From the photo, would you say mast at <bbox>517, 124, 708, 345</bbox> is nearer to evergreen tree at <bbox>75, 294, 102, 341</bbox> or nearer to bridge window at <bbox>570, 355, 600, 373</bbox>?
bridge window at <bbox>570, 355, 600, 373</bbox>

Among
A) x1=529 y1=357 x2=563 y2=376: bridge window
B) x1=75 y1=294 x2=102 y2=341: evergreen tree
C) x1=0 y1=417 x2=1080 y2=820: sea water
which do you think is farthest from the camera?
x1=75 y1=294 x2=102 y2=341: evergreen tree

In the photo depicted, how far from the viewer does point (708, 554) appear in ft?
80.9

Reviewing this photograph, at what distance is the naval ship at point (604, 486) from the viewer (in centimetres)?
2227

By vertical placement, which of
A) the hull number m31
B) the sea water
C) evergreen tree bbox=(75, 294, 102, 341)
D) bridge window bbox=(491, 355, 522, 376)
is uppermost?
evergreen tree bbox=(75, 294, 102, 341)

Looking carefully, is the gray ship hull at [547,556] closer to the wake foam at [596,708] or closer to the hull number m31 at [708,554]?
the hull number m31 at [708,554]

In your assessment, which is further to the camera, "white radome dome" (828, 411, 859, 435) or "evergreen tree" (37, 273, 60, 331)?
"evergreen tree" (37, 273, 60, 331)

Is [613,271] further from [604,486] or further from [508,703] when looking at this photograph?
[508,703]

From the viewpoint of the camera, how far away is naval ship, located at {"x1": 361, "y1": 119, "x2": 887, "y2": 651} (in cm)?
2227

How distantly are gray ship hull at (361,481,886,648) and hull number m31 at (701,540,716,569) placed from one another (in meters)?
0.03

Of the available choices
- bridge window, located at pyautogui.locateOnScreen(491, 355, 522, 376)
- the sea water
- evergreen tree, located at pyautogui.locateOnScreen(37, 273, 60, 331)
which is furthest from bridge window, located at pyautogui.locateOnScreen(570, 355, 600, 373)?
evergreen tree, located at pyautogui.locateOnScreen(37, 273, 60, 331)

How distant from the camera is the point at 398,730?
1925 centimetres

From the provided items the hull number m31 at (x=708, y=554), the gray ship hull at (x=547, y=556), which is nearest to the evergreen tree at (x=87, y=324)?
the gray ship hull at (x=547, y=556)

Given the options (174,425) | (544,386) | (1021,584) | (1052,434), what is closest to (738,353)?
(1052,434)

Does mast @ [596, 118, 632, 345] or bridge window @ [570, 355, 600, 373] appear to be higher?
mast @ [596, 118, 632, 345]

* * *

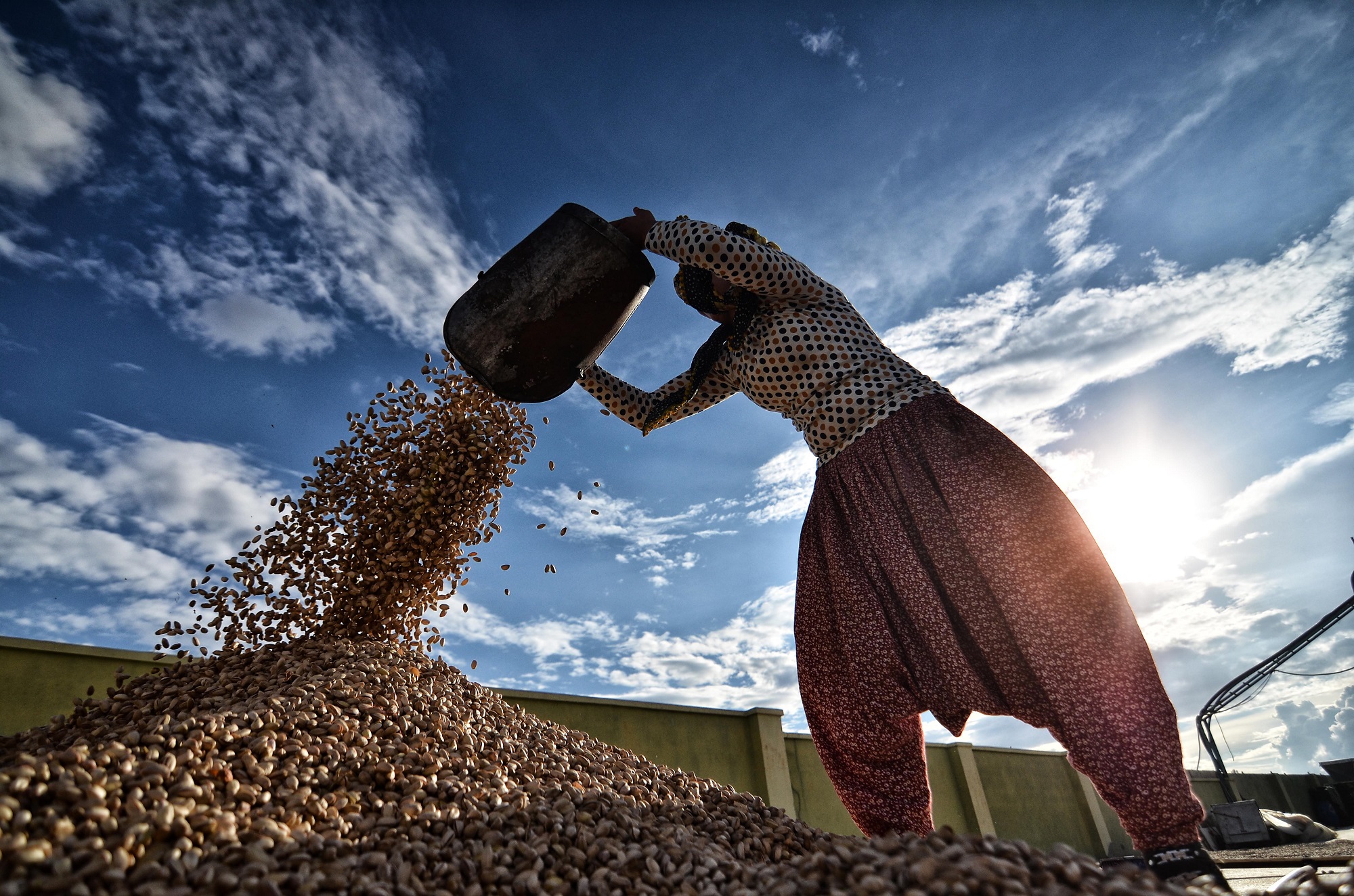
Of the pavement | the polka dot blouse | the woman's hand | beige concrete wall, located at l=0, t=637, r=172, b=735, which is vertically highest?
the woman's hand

--

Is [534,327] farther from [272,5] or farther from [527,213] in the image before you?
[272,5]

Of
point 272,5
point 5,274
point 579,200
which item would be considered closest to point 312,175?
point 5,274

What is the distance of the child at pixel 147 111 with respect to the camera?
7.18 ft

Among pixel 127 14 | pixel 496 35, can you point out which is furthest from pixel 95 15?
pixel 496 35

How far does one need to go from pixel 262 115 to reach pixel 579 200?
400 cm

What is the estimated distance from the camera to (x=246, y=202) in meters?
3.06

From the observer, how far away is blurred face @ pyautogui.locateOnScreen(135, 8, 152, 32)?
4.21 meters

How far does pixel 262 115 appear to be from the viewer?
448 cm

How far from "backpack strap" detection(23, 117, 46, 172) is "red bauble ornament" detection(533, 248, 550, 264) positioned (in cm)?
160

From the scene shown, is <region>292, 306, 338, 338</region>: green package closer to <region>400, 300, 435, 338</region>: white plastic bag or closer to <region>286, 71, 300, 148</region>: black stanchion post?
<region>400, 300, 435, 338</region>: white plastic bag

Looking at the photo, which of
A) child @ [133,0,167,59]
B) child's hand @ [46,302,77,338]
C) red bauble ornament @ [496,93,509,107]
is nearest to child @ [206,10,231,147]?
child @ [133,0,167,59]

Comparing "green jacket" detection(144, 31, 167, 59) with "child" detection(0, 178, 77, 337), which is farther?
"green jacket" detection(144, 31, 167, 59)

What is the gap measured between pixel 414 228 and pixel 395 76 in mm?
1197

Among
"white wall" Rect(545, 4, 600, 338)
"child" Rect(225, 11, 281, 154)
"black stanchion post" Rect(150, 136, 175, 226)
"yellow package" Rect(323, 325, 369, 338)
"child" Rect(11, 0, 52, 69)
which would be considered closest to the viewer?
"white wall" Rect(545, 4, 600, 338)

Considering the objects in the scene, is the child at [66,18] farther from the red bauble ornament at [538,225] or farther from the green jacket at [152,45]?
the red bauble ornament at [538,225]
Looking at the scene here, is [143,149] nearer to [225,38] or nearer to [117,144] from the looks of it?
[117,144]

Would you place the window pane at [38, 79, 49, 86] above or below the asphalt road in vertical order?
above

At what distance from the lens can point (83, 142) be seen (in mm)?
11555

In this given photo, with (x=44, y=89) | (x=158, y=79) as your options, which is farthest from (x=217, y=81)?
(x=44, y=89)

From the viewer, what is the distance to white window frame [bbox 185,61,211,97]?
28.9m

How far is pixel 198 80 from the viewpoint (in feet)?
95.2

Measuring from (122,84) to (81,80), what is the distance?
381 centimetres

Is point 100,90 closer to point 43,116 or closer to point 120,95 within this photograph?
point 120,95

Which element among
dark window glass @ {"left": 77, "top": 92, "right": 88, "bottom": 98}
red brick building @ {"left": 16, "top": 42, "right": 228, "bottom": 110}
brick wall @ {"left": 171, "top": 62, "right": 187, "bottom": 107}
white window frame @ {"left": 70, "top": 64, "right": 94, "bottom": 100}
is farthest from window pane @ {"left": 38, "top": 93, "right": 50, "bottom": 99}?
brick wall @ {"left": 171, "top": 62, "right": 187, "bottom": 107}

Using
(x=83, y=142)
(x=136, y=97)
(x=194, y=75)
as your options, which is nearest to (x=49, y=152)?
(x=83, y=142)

__TASK STATEMENT__:
Please pick out every line of the material above that contains the word "plastic", and treat uppercase and lowercase as different.

__ANSWER FOR THIS EXERCISE__:
From the scene shown, is <region>292, 306, 338, 338</region>: green package closer to <region>400, 300, 435, 338</region>: white plastic bag or closer to <region>286, 71, 300, 148</region>: black stanchion post?
<region>400, 300, 435, 338</region>: white plastic bag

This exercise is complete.